A usina que se inscrever no programa deverá ser certificada por uma firma inspetora, cadastrada na ANP (Agência Nacional do Petróleo, Gás Natural e Biocombustíveis). Na certificação, as usinas farão um inventário das emissões de carbono de suas operações, desde o manejo do plantio de cana até as emissões da frota de carros e caminhões da empresa.
A unidade inspecionada receberá um certificado com uma nota de eficiência energético-ambiental que poderá ser convertido em créditos de descarbonização – chamados de CBios -, que terão validade de três anos.

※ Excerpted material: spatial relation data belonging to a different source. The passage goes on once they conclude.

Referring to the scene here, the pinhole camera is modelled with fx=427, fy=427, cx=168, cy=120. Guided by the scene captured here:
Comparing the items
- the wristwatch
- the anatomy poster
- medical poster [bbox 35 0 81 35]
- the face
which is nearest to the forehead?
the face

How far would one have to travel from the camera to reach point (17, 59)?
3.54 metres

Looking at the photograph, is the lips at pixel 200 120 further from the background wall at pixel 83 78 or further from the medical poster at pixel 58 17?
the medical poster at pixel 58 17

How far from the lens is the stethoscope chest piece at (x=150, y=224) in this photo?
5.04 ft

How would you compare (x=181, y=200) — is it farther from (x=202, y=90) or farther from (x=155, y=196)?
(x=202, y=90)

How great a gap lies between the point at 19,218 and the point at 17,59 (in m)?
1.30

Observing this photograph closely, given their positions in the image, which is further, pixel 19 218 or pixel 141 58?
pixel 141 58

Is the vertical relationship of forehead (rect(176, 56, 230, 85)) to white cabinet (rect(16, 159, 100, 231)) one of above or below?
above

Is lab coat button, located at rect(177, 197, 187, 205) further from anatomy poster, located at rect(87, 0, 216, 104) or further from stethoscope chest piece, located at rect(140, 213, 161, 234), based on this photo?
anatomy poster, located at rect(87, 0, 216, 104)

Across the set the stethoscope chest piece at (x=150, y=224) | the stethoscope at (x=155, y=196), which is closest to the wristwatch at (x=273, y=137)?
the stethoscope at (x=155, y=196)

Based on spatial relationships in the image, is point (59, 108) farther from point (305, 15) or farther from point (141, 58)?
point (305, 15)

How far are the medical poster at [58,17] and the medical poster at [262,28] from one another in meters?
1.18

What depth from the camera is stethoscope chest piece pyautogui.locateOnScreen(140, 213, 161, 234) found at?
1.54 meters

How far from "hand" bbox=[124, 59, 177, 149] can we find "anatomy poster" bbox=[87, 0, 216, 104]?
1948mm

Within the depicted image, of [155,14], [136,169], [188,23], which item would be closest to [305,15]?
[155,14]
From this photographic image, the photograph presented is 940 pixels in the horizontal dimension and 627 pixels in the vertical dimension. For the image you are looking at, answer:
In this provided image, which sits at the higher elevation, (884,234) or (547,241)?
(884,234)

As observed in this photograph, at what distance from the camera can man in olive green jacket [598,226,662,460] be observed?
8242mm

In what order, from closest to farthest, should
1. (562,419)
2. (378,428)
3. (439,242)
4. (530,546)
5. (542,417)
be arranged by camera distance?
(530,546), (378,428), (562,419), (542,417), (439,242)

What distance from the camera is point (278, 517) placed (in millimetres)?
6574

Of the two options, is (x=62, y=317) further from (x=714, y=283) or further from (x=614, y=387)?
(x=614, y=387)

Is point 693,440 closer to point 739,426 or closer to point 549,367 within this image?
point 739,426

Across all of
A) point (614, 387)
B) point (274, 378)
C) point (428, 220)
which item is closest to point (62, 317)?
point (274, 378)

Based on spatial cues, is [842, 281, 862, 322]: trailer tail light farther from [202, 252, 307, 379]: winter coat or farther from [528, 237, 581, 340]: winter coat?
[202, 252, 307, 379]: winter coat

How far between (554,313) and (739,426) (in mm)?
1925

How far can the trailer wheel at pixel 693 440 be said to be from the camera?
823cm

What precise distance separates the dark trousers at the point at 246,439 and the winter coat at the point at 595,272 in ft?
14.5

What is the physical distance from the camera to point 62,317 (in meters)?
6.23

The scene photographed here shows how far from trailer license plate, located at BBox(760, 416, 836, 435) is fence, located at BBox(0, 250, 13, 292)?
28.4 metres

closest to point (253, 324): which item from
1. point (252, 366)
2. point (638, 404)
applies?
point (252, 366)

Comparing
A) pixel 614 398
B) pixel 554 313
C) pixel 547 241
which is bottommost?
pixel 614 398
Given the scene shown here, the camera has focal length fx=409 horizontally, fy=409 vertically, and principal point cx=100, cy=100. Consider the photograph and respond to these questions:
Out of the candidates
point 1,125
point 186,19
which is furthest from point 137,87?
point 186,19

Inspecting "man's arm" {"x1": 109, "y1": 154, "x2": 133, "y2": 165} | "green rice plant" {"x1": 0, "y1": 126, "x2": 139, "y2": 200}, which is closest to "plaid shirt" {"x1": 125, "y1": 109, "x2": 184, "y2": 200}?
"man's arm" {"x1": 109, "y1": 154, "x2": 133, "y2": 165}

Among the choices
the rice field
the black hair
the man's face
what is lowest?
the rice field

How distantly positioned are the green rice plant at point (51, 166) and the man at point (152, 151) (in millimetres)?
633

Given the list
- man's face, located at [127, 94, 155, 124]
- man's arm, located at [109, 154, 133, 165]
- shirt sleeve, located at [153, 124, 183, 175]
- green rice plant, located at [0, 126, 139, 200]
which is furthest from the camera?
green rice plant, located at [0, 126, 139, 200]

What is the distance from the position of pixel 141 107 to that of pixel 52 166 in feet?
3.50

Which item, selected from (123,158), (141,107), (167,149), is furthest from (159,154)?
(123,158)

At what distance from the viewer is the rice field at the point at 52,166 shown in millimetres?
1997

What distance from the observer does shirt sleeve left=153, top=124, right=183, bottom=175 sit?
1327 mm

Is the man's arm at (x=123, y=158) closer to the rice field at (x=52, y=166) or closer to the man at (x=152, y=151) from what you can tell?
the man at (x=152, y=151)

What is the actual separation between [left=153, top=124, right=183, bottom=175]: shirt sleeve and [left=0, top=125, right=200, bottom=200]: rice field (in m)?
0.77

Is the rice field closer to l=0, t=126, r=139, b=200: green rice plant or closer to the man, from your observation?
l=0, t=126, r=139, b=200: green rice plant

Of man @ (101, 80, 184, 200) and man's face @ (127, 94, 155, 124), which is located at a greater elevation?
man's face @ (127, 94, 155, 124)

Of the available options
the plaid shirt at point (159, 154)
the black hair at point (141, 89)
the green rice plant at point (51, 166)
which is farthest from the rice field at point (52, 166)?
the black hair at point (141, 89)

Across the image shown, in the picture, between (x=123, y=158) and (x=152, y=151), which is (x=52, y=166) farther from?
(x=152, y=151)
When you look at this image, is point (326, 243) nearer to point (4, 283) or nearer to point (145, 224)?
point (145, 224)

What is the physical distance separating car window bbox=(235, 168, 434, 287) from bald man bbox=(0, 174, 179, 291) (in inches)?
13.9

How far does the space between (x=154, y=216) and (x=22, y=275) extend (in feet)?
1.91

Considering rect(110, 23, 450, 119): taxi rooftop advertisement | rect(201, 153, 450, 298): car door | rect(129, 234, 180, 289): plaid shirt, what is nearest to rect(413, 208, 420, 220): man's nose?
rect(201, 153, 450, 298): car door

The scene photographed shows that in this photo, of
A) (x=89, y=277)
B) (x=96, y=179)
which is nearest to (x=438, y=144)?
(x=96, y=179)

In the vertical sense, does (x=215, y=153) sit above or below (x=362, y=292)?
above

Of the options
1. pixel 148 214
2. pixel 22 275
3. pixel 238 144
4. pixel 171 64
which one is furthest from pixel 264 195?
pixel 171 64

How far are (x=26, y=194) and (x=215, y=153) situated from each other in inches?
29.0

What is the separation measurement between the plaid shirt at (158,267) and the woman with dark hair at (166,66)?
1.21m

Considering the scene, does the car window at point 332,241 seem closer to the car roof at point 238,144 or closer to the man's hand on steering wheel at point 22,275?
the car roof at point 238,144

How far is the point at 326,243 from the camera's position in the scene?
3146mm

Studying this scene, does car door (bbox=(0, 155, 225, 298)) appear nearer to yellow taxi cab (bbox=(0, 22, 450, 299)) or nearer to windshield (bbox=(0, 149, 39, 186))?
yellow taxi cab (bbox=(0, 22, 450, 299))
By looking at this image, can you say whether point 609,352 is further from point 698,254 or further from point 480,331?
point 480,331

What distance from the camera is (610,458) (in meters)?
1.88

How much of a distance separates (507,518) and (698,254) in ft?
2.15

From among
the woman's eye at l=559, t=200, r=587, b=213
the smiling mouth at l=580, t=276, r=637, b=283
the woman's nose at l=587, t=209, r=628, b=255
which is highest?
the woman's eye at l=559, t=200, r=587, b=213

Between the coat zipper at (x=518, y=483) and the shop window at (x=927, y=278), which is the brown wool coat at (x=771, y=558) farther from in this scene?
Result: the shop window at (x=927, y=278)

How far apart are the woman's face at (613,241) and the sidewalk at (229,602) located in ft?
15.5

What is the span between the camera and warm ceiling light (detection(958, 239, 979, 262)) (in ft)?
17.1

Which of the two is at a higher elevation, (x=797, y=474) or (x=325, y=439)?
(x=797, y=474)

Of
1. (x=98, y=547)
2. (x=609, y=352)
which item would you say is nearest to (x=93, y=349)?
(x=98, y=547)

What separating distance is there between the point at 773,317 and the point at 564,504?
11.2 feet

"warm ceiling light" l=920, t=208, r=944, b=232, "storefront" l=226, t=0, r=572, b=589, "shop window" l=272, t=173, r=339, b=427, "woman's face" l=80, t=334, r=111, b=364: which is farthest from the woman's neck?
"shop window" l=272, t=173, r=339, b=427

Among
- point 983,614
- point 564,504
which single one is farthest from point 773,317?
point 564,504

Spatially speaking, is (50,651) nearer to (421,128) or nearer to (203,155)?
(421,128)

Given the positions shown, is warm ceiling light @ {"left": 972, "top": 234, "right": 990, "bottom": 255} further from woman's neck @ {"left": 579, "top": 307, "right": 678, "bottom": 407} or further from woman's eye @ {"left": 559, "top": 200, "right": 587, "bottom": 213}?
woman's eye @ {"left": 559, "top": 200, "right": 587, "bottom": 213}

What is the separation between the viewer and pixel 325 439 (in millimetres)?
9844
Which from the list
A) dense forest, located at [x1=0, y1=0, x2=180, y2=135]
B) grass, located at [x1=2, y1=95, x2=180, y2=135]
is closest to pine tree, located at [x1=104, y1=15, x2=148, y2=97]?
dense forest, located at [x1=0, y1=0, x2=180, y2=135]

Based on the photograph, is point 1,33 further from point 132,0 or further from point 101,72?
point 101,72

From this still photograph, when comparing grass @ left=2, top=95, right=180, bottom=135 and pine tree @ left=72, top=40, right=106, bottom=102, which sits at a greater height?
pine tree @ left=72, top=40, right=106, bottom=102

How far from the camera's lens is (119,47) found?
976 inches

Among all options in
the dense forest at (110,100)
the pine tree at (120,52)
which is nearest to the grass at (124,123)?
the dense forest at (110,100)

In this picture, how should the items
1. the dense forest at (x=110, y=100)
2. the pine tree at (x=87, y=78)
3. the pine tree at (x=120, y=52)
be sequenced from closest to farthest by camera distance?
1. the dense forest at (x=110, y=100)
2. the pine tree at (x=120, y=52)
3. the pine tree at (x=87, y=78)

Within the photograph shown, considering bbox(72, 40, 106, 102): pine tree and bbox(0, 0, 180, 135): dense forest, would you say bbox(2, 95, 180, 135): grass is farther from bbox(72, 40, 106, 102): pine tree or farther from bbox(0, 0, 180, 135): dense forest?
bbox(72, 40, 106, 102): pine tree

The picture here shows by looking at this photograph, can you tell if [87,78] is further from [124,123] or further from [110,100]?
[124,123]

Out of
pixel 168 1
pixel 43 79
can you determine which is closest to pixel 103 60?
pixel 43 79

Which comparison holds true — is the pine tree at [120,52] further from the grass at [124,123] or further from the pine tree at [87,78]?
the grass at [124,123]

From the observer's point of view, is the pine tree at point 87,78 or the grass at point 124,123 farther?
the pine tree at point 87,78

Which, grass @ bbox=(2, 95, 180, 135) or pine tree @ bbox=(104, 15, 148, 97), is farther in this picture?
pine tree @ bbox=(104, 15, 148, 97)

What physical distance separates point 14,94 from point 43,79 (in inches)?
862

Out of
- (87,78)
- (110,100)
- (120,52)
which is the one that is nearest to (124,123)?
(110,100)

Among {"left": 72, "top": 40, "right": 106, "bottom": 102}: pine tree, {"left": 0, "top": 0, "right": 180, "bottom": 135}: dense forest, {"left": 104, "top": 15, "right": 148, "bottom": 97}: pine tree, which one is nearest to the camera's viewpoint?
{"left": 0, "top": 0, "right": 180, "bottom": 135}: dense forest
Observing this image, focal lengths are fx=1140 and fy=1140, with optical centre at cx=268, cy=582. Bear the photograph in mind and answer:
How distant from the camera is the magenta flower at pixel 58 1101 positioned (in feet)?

A quantidade de créditos leva em consideração o volume de etanol produzido. Cada CBio corresponde a uma tonelada de carbono que deixa de ir para a atmosfera com a utilização de biocombustível em lugar do combustível fóssil.
Na prática, o papel nada mais é que um lastro ambiental, que poderá ser negociado em bolsa e será uma nova fonte de receitas para as usinas.
Com o RenovaBio, a produção nacional de etanol deve aumentar para 48 bilhões de litros em 2029. Para isso, as usinas deverão investir de R$ 60 bilhões a R$ 70 bilhões na próxima década. “É animador, mas também um grande desafio”, diz Gussi.
Como se o mercado do etanol já não tivesse os seus próprios obstáculos, há, ainda, um outro componente para tornar essa equação mais complexa: o açúcar. Nos últimos dois anos, a produção nacional de etanol só foi grande porque não estava sendo vantajoso produzir açúcar – subsídios do governo indiano para o açúcar local geraram uma superprodução que derrubou seu preço. “As últimas safras estão mais alcooleiras porque não foi interessante produzir açúcar”, resume Marcos Jank, professor sênior de agronegócio global do Insper.
Com os preços pouco remuneradores, o setor deixou de produzir quase 10 milhões de toneladas de açúcar e de exportar 8 milhões de toneladas na safra 2018/19. Com isso, 64,3% da cana processada foi destinada ao etanol.